Yüzündü en büyük hüznüm; veda ederken gülüşüne,
Yitirdim işte!

Gözlerinden bir damla tebessüm inmedi kalbimin kesiklerine,
Sustum..
Susturuldum yinede

Tek kırgınlığım acımı göremeyen gözlerine..

Eğer gün gelirde dönersen geri,
Biter mi giderken bıraktığın sızı?
Bitmez dediğim masalda bitiyor..
Yüzündeki o yabancı,
İiçimde ne kadar sen kaldıysa birer birer uğurluyor..

Gör bak: bu son elveda!
Dilim artık sana "dön" demiyor..Diyemiyor..

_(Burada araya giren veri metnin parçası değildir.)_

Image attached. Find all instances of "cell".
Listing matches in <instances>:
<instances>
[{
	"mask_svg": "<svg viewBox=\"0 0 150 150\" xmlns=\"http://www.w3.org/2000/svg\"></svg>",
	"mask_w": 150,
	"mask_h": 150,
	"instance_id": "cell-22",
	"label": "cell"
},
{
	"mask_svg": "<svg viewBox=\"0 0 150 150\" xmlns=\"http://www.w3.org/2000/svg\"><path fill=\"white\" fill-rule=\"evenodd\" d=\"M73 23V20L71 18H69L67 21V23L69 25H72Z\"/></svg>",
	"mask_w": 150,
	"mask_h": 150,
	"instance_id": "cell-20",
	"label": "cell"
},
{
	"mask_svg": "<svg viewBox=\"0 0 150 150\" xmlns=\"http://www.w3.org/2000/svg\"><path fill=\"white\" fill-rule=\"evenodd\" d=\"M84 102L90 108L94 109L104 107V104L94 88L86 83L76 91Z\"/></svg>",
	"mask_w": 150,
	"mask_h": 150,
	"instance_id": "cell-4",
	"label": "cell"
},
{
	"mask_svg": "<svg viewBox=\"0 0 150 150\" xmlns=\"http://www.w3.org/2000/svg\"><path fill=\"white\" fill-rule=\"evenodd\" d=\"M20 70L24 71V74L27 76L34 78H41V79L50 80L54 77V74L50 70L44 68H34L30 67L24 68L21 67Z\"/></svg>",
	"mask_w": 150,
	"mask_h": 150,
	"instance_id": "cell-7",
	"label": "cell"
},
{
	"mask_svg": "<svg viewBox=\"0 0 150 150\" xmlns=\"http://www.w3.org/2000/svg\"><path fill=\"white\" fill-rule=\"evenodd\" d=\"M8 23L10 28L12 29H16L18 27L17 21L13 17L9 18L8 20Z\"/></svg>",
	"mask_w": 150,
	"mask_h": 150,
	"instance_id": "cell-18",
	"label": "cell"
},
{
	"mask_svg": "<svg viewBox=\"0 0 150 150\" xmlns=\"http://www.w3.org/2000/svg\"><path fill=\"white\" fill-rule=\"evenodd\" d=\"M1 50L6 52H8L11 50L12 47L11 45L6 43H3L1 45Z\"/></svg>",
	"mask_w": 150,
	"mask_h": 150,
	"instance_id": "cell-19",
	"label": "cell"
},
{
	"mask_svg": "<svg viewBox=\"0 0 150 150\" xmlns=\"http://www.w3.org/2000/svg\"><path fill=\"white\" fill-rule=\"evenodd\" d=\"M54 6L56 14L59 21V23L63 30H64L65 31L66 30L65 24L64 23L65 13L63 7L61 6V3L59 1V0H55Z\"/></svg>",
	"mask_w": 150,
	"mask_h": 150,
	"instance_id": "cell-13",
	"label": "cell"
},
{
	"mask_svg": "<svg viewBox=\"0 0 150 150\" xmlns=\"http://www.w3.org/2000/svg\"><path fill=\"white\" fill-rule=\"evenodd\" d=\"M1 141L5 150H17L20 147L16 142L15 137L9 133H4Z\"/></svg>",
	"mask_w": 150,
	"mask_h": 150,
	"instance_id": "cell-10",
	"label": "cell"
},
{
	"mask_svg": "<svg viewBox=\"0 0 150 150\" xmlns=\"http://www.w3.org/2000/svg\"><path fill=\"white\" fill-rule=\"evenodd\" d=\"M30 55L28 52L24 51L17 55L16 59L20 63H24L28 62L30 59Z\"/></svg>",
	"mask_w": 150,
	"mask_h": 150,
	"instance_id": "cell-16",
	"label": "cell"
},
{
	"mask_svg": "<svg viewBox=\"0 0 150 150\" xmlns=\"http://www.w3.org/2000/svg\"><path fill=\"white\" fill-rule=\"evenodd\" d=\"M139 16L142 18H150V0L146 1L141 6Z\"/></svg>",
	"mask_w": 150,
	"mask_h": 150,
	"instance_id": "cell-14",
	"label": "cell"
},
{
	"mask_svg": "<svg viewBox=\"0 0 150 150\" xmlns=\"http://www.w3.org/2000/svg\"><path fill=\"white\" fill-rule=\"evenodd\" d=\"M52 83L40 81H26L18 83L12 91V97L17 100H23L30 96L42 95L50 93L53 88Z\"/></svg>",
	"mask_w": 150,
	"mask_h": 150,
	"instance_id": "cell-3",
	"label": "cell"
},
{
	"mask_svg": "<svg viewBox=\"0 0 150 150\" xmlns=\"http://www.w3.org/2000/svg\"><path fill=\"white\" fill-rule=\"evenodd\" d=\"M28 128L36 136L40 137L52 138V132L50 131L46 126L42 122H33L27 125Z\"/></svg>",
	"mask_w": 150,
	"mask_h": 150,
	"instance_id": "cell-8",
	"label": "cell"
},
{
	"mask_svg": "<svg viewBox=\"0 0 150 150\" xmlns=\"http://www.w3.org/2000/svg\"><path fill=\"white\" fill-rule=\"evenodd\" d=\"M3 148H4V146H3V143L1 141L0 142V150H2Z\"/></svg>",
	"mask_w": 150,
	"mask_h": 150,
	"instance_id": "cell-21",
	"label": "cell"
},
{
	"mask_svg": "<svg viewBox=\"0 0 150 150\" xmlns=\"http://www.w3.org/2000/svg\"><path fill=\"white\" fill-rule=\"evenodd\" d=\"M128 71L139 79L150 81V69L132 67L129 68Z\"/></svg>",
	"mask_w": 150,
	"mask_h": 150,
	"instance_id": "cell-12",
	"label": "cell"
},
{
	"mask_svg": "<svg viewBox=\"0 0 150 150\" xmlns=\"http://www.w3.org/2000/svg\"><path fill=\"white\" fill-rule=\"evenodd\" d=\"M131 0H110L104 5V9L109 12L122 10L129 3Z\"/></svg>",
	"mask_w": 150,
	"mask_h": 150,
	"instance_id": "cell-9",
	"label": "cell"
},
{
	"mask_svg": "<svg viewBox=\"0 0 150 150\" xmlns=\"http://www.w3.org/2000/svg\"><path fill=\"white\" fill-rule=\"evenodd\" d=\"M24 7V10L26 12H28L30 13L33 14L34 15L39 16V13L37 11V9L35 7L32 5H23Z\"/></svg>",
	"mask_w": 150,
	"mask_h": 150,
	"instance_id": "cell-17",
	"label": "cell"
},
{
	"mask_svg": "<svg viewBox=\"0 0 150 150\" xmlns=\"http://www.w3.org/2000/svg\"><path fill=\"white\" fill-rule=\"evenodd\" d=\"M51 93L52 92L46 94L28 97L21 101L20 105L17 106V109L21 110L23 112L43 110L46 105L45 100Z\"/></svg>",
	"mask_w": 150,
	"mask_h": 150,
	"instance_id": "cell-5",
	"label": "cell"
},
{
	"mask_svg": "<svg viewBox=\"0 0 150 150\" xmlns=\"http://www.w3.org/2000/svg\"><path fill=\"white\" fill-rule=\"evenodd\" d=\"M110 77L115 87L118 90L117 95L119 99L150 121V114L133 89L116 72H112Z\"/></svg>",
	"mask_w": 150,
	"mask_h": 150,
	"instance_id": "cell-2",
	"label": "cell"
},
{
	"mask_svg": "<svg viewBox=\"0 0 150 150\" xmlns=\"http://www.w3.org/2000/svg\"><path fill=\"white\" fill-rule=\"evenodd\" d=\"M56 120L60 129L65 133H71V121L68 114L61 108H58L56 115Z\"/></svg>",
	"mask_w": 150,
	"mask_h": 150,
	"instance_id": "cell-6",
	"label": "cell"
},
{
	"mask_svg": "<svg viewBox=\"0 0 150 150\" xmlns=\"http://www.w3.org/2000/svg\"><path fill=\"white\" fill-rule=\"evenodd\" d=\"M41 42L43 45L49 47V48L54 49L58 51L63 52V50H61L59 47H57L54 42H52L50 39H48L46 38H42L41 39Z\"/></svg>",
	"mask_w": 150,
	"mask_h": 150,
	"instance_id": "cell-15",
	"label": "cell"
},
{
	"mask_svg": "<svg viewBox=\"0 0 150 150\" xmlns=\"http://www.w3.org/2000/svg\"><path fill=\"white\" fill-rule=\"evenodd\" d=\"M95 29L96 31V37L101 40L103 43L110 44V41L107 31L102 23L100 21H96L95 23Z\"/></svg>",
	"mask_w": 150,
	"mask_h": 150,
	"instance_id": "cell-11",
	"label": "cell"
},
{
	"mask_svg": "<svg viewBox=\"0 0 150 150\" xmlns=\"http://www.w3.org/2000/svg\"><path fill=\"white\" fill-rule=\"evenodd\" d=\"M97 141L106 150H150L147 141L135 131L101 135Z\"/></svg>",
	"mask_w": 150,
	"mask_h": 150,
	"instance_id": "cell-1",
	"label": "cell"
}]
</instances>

Unuttuğum çok söz var yaşamda..
Yitirdiğim sayısız ecel..
İçimde sır edilmiş ve parçalanmış matemler var..
Yamacında yaşlandığım boyumdan büyük uçurumlar..

''Sen'' ama bir ''sen'' daha ekleyemiyorum kaybedişlerime!
Varlığın öylesine ''ben''ken, ölümü yakıştıramıyorum ucuma bucağıma..

Anlamıyor musun hala ?
Sözcükler kadar fani değil hiçbir aşk..
Üç harfte üç defa daha öldürsem de ''sen'i,
Geriye siyahı beden bulmuş yaşamımdan başka ne kalır ki ?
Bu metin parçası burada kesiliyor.